ANDY DAVIS
Se me heló la sangre por decir lo menos. Sentí que el teléfono se me caería de la mano mientras Bastián me veía confundido, esperando una explicación. Entonces noté que mi boca se movía, pero ninguna palabra había salido de ella. Parecía un pez fuera del agua.
—Pero… ¡¿Qué le pasó?! ¡¿Se cayó?! ¡¿Qué ocurrió?! —pregunté con más desesperación en la voz de la que deseaba.
—¡No lo sé!… solo dijo que le dolía el cuerpo y no quería comer nada. De pronto le empezó a salir sangre de la nariz y cuando lo toqué tenía fiebre —soltó la niñera esforzándose por no balbucear, parecía presa del pánico y al borde del llanto.
—Voy para allá —logré decir antes de cortar la llamada, no quería seguir lidiando con su histeria mientras yo misma entraba en ella, entonces miré a Bastián con los ojos empañados de terror—. Es León… está en el hospital, está muy mal.
Sin hacer más preguntas, Bastian pagó la cuenta apresuradamente y salimos del restaurante a toda prisa. Durante el trayecto, mi mente era un torbellino de miedo y angustia. No podía perderlo. No a mi bebé.
Bastian me instaba a hablar, pero yo simplemente no podía, ni siquiera sus palabras tenían sentido dentro de mi cabeza, en lo único que pensaba era en llegar con mi bebé.

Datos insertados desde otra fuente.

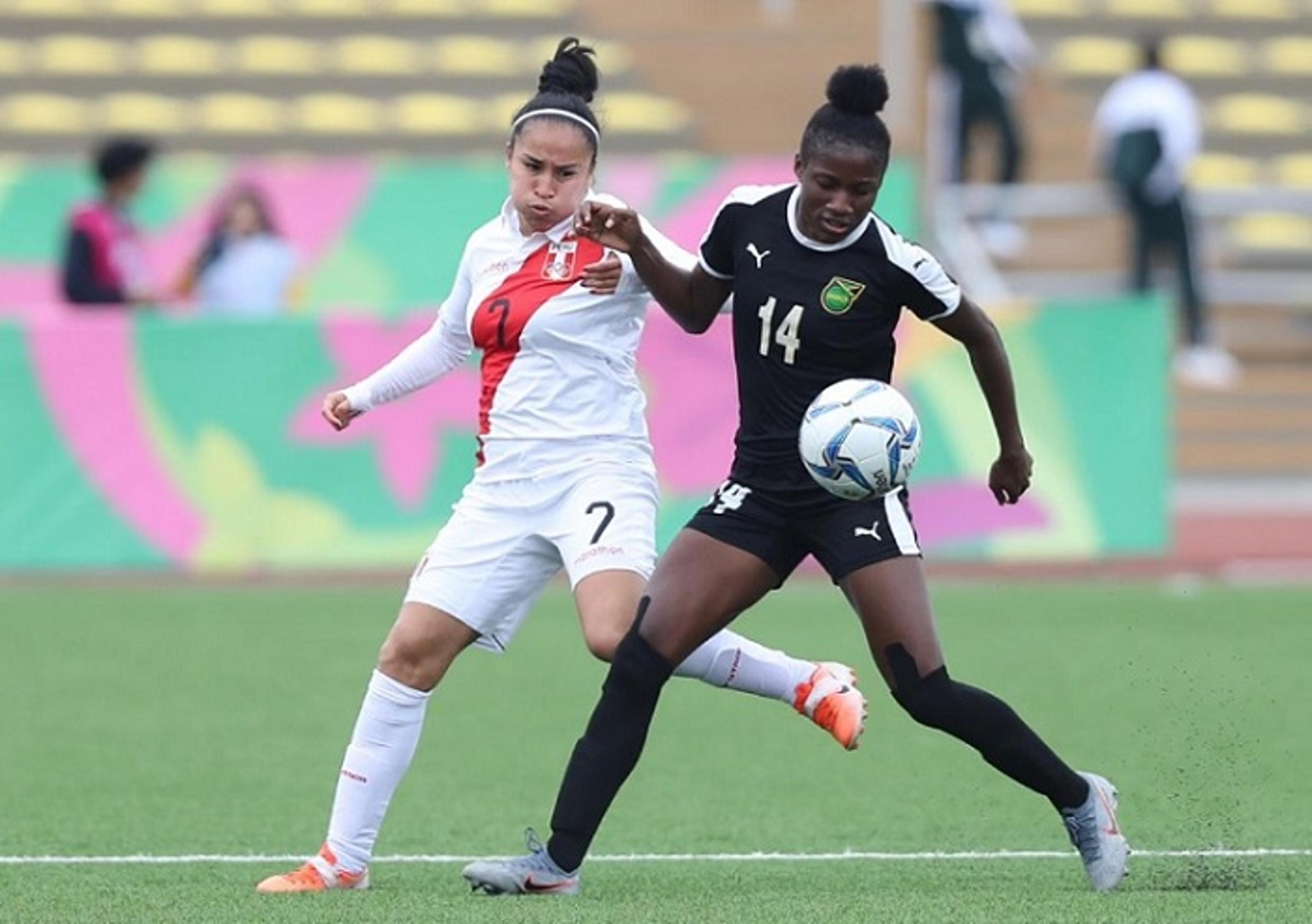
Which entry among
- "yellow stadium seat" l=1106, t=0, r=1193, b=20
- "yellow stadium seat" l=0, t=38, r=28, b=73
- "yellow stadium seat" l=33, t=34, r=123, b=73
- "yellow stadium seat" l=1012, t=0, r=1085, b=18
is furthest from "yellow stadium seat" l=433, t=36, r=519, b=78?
"yellow stadium seat" l=1106, t=0, r=1193, b=20

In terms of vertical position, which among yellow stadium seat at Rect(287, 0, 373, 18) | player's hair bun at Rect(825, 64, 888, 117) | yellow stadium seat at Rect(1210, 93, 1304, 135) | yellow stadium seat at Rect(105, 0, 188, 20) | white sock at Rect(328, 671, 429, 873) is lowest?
yellow stadium seat at Rect(1210, 93, 1304, 135)

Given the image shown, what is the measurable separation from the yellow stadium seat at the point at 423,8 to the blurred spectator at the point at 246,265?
26.7ft

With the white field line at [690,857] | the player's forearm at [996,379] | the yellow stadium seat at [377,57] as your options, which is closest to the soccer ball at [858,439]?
the player's forearm at [996,379]

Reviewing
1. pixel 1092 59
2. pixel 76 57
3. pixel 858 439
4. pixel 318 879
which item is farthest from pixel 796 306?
pixel 1092 59

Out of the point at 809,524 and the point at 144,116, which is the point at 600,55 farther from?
the point at 809,524

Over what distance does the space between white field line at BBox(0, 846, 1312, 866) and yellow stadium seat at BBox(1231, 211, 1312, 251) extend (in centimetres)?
1600

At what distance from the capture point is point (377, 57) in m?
24.9

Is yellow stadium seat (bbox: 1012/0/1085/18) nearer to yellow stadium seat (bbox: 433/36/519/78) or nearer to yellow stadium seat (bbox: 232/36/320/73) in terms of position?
yellow stadium seat (bbox: 433/36/519/78)

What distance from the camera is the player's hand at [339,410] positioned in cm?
740

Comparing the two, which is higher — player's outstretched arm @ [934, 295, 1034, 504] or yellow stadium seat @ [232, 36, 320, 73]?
player's outstretched arm @ [934, 295, 1034, 504]

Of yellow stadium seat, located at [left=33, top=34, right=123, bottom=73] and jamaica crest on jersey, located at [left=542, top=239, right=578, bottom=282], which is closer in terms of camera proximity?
jamaica crest on jersey, located at [left=542, top=239, right=578, bottom=282]

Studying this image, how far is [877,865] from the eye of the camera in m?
7.47

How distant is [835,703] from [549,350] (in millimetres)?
1190

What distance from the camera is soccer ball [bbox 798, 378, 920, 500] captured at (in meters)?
6.66
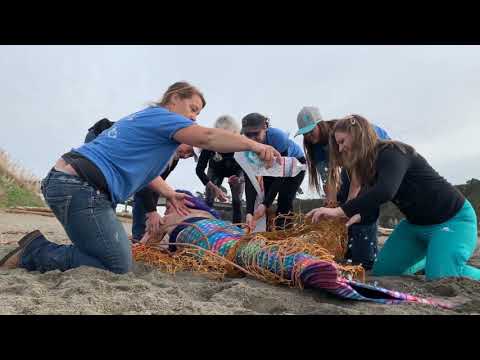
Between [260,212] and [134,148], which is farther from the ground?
[134,148]

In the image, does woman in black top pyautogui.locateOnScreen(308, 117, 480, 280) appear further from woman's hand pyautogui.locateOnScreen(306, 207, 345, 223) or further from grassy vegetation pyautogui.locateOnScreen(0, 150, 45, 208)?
grassy vegetation pyautogui.locateOnScreen(0, 150, 45, 208)

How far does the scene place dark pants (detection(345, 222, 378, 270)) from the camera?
3.88 meters

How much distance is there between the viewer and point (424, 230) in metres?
3.44

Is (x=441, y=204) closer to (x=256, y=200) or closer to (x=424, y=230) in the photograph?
(x=424, y=230)

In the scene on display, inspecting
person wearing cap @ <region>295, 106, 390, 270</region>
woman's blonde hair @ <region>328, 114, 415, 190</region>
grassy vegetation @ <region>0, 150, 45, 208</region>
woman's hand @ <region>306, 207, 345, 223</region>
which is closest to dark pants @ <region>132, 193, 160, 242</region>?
person wearing cap @ <region>295, 106, 390, 270</region>

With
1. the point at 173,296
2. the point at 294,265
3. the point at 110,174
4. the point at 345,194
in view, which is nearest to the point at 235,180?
the point at 345,194

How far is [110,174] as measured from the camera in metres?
2.81

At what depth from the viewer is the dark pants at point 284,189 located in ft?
14.1

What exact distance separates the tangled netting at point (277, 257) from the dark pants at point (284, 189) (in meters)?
0.59

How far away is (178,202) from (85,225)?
0.93m

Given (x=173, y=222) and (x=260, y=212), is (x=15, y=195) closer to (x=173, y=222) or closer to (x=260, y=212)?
(x=260, y=212)

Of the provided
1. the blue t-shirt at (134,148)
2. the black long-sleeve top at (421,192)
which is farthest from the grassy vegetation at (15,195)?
the black long-sleeve top at (421,192)

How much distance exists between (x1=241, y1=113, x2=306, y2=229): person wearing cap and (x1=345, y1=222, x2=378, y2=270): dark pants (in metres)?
0.61
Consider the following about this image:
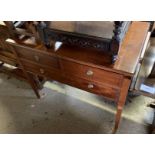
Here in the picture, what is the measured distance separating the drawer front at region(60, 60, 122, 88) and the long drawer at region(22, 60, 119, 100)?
46 mm

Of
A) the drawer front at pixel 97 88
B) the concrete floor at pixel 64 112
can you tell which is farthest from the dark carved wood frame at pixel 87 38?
the concrete floor at pixel 64 112

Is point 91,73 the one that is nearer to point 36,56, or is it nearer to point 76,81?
point 76,81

Al llegar al hospital, encontramos a la niñera en la sala de espera con mi hija en brazos. Su expresión era sombría y desconectada. Bastián de inmediato tomó a mi pequeña Victoria entre sus brazos para arrullarla mientras la niñera levantó su mirada llorosa hacía mí.
—Estaba jugando cuando, de repente, se sintió débil. Le quise dar un poco de manzana picada, pensé que… solo necesitaba algo de energía, pero… su nariz empezó a sangrar y tuvo fiebre muy alta. Lo ingresaron de inmediato, pero él ya se había desmayado —explicó con la voz temblorosa.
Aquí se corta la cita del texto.